── Record extracts

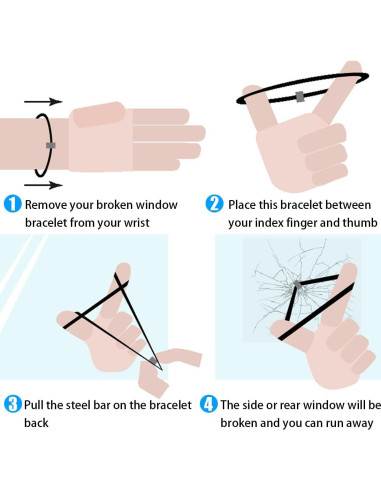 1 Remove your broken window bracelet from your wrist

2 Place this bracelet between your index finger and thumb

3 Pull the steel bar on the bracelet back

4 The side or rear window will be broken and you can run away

────
── Record extracts

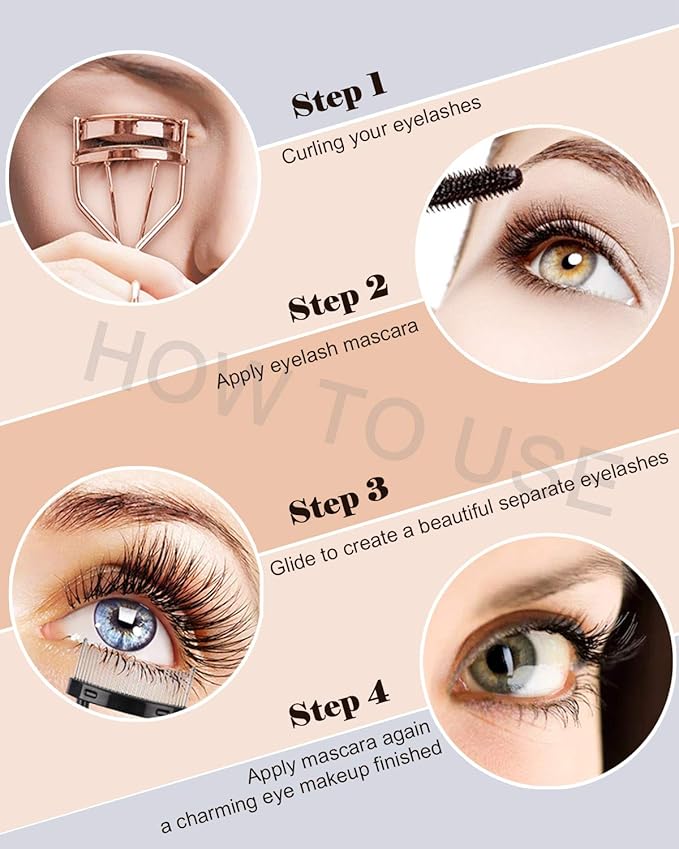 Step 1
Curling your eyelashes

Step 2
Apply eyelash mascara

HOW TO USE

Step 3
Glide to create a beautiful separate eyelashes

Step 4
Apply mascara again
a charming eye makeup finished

────

From the entries above, return exactly the line containing "3 Pull the steel bar on the bracelet back", the line containing "4 The side or", and all lines between, and nothing else.

_Task answer_.
3 Pull the steel bar on the bracelet back

4 The side or rear window will be broken and you can run away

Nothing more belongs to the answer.